### Data supplied
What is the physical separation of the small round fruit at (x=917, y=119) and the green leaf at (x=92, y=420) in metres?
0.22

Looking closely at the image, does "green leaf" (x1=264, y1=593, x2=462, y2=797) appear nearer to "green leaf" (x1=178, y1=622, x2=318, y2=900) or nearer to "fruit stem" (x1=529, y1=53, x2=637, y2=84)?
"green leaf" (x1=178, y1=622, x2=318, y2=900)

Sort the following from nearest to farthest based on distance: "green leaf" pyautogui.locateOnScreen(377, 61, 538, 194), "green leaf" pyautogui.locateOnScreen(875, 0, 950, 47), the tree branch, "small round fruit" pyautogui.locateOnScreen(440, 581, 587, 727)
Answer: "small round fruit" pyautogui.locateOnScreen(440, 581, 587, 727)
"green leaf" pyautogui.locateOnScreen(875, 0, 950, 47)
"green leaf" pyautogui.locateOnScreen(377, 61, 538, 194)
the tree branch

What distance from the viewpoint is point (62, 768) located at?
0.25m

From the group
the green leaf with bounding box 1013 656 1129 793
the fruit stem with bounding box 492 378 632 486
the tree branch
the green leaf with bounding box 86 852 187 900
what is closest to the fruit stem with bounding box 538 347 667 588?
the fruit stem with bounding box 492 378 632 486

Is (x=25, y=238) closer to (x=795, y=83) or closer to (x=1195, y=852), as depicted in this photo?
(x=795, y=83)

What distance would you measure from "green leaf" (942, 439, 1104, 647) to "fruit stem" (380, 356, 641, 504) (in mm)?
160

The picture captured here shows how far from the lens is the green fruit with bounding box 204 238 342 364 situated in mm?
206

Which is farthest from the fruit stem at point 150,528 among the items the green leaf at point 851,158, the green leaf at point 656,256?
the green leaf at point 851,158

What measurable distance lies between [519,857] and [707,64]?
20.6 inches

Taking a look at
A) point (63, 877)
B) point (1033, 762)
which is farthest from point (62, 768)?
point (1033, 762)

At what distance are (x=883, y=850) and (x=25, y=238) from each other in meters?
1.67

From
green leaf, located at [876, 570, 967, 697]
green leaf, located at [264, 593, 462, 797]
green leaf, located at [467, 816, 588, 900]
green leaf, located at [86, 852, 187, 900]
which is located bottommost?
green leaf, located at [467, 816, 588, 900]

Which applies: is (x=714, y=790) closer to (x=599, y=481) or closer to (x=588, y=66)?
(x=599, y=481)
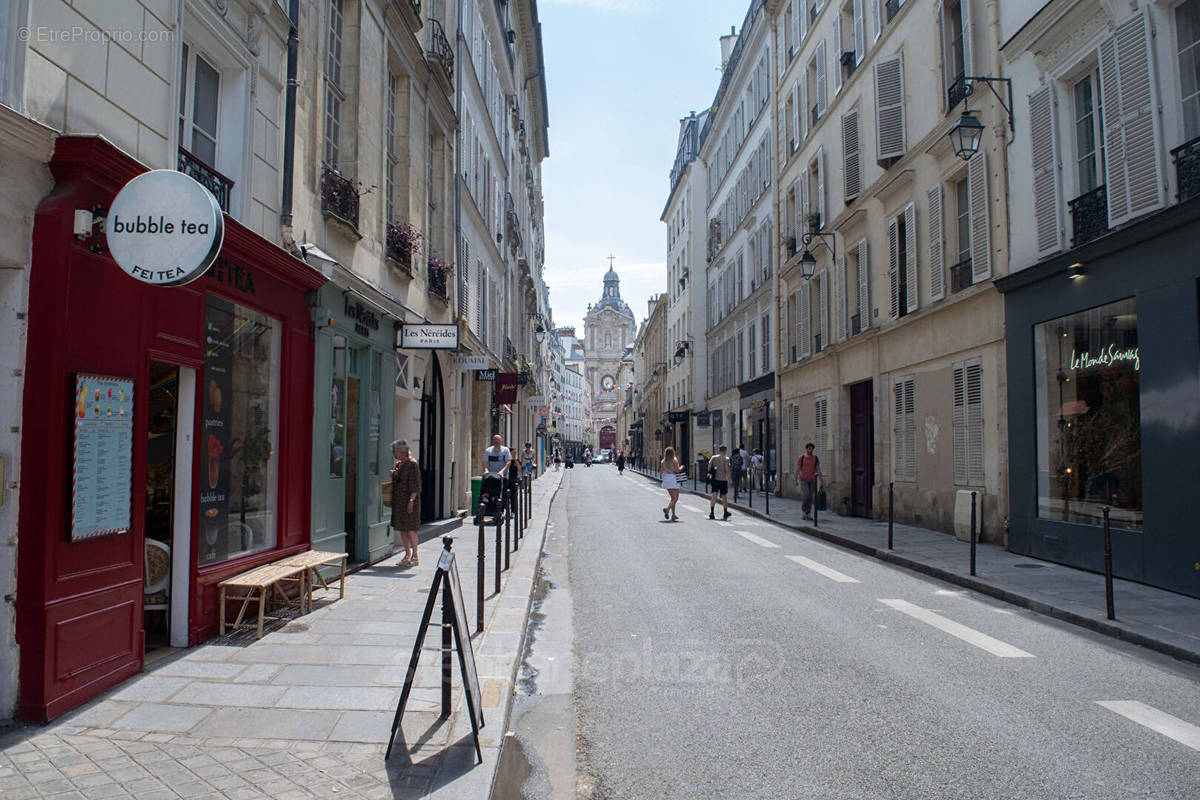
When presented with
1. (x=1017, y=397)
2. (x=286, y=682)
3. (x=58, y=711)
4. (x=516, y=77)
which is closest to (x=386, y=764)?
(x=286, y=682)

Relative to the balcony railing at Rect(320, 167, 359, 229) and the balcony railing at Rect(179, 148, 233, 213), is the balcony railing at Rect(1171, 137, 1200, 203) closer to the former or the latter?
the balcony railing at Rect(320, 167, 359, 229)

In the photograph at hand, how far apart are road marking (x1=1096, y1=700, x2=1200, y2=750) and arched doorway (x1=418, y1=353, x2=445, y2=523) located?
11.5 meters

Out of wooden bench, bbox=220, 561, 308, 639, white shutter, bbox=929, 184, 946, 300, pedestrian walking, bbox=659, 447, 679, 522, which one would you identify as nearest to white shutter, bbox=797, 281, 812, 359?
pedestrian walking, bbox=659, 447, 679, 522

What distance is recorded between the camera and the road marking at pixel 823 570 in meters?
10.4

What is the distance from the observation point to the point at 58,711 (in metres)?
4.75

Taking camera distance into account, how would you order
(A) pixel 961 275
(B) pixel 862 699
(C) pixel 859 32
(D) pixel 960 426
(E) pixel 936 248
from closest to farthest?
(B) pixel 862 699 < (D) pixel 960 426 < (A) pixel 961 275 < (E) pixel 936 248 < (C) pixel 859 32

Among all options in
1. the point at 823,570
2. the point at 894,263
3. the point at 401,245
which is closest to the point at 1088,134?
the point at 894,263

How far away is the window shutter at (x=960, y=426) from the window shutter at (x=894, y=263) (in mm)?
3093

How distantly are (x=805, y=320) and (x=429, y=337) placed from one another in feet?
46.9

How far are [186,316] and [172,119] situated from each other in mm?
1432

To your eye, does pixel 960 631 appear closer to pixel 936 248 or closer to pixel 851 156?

### What the exercise asks
Rewrite all the lines above as a JSON list of strings, with one string for each line and no blank lines. Leave the pictures out of your answer.

### Task solution
[
  "What is the physical separation of the small round fruit at (x=917, y=119) and the green leaf at (x=92, y=420) in metres?",
  "0.22",
  "Looking closely at the image, does \"green leaf\" (x1=264, y1=593, x2=462, y2=797) appear nearer to \"green leaf\" (x1=178, y1=622, x2=318, y2=900) or nearer to \"fruit stem\" (x1=529, y1=53, x2=637, y2=84)?",
  "\"green leaf\" (x1=178, y1=622, x2=318, y2=900)",
  "Sort the following from nearest to farthest based on distance: \"green leaf\" pyautogui.locateOnScreen(377, 61, 538, 194), \"green leaf\" pyautogui.locateOnScreen(875, 0, 950, 47), the tree branch, \"small round fruit\" pyautogui.locateOnScreen(440, 581, 587, 727)",
  "Answer: \"small round fruit\" pyautogui.locateOnScreen(440, 581, 587, 727)",
  "\"green leaf\" pyautogui.locateOnScreen(875, 0, 950, 47)",
  "\"green leaf\" pyautogui.locateOnScreen(377, 61, 538, 194)",
  "the tree branch",
  "What distance from the viewpoint is point (62, 768) located at?",
  "0.25m",
  "From the group",
  "the green leaf with bounding box 1013 656 1129 793",
  "the fruit stem with bounding box 492 378 632 486",
  "the tree branch",
  "the green leaf with bounding box 86 852 187 900",
  "what is closest to the fruit stem with bounding box 538 347 667 588?",
  "the fruit stem with bounding box 492 378 632 486",
  "Is (x=25, y=238) closer to (x=795, y=83) or closer to (x=1195, y=852), as depicted in this photo?",
  "(x=795, y=83)",
  "What distance would you measure from \"green leaf\" (942, 439, 1104, 647) to \"fruit stem\" (380, 356, 641, 504) (in mm)?",
  "160",
  "The picture captured here shows how far from the lens is the green fruit with bounding box 204 238 342 364 situated in mm?",
  "206",
  "Which is farthest from the fruit stem at point 150,528 among the items the green leaf at point 851,158, the green leaf at point 656,256?",
  "the green leaf at point 851,158",
  "What measurable distance lies between [519,857] and [707,64]?",
  "20.6 inches",
  "Taking a look at",
  "A) point (63, 877)",
  "B) point (1033, 762)",
  "which is farthest from point (62, 768)?",
  "point (1033, 762)",
  "At what distance are (x=883, y=850) and (x=25, y=238) from each other in meters?",
  "1.67",
  "From",
  "green leaf, located at [876, 570, 967, 697]",
  "green leaf, located at [264, 593, 462, 797]",
  "green leaf, located at [467, 816, 588, 900]",
  "green leaf, located at [86, 852, 187, 900]",
  "which is located bottommost?",
  "green leaf, located at [467, 816, 588, 900]",
  "Which applies: is (x=714, y=790) closer to (x=599, y=481) or closer to (x=588, y=66)?",
  "(x=599, y=481)",
  "When presented with",
  "1. (x=1017, y=397)",
  "2. (x=286, y=682)",
  "3. (x=58, y=711)",
  "4. (x=516, y=77)",
  "which is closest to (x=386, y=764)?",
  "(x=286, y=682)",
  "Relative to the balcony railing at Rect(320, 167, 359, 229) and the balcony railing at Rect(179, 148, 233, 213), is the balcony railing at Rect(1171, 137, 1200, 203) closer to the former or the latter?",
  "the balcony railing at Rect(320, 167, 359, 229)",
  "In the photograph at hand, how far apart are road marking (x1=1096, y1=700, x2=1200, y2=750) and arched doorway (x1=418, y1=353, x2=445, y2=523) located?",
  "11.5 meters",
  "Out of wooden bench, bbox=220, 561, 308, 639, white shutter, bbox=929, 184, 946, 300, pedestrian walking, bbox=659, 447, 679, 522, which one would you identify as nearest to white shutter, bbox=797, 281, 812, 359?",
  "pedestrian walking, bbox=659, 447, 679, 522",
  "What distance is recorded between the camera and the road marking at pixel 823 570 in meters?",
  "10.4",
  "What is the distance from the observation point to the point at 58,711 (in metres)?",
  "4.75",
  "Taking camera distance into account, how would you order",
  "(A) pixel 961 275",
  "(B) pixel 862 699",
  "(C) pixel 859 32",
  "(D) pixel 960 426",
  "(E) pixel 936 248",
  "from closest to farthest?",
  "(B) pixel 862 699 < (D) pixel 960 426 < (A) pixel 961 275 < (E) pixel 936 248 < (C) pixel 859 32",
  "Among all options in",
  "1. the point at 823,570",
  "2. the point at 894,263",
  "3. the point at 401,245",
  "which is closest to the point at 1088,134?",
  "the point at 894,263",
  "How far away is the window shutter at (x=960, y=426) from the window shutter at (x=894, y=263) (in mm)?",
  "3093",
  "How distantly are (x=805, y=320) and (x=429, y=337) placed from one another in feet?",
  "46.9",
  "How far are [186,316] and [172,119] situated from each other in mm?",
  "1432",
  "To your eye, does pixel 960 631 appear closer to pixel 936 248 or closer to pixel 851 156?"
]